The U.S. Department of Energy (DOE) has announced five projects for the first part of the multiphase Frontier Observatory for Research in Geothermal Energy (FORGE) effort, totaling $2 million. The lab is focused on unlocking the potential for enhanced geothermal systems (EGS) that could lead to more than 100 gigawatts of renewable, clean energy.
EGS are engineered geothermal reservoirs, created beneath the surface of the earth, where there is hot rock but limited pathways through which fluid can flow. During EGS development, underground fluid pathways are safely created and their size and connectivity increased. These enhanced pathways allow fluid to circulate throughout the hot rock and carry heat to the surface to generate electricity.
The five selected teams represent proposed projects in California, Idaho, Nevada, Oregon, and Utah. In Phase 1, the teams will spend the next year completing mission-critical technical and logistical tasks that demonstrate site viability and show the team’s capability of meeting FORGE objectives and developing plans for Phase 2. Phase 1 tasks will include conceptual geologic modeling and the creation of comprehensive plans for data dissemination, intellectual property, environmental, health and safety information, communications and outreach, stakeholder engagement, R&D implementation, and environmental management.
“Through these kinds of critical investments in renewable energy, the Department is helping develop cost-effective technologies for engineering geothermal systems that supply affordable, zero-carbon energy to millions of American homes and businesses,” said Under Secretary for Science and Energy Lynn Orr. “Enhanced geothermal systems could represent the next frontier of renewable energy and hold the potential to diversify the nation’s energy portfolio while reducing greenhouse gas emissions into the atmosphere.”

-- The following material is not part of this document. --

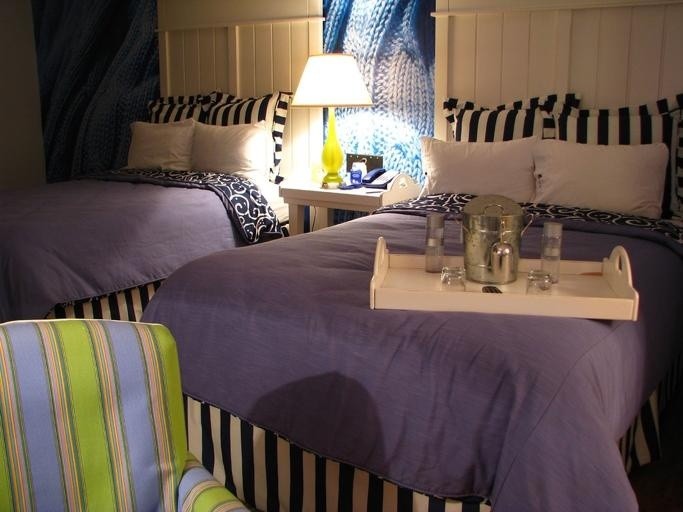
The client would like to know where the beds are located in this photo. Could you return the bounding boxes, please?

The FORGE initiative consists of three phases. The first two phases will provide a total of up to $31 million over two years for selected teams and will focus on selecting both a site and an operations team, as well as preparing and fully characterizing the site. Up to three teams selected next year will to move into Phase 2 will work to fully instrument, characterize, and permit candidate sites for full-scale operations at FORGE in the third and final phase. Subject to the availability of appropriations, Phase 3 is anticipated to fund the full implementation of FORGE at a single site, managed by one operations team.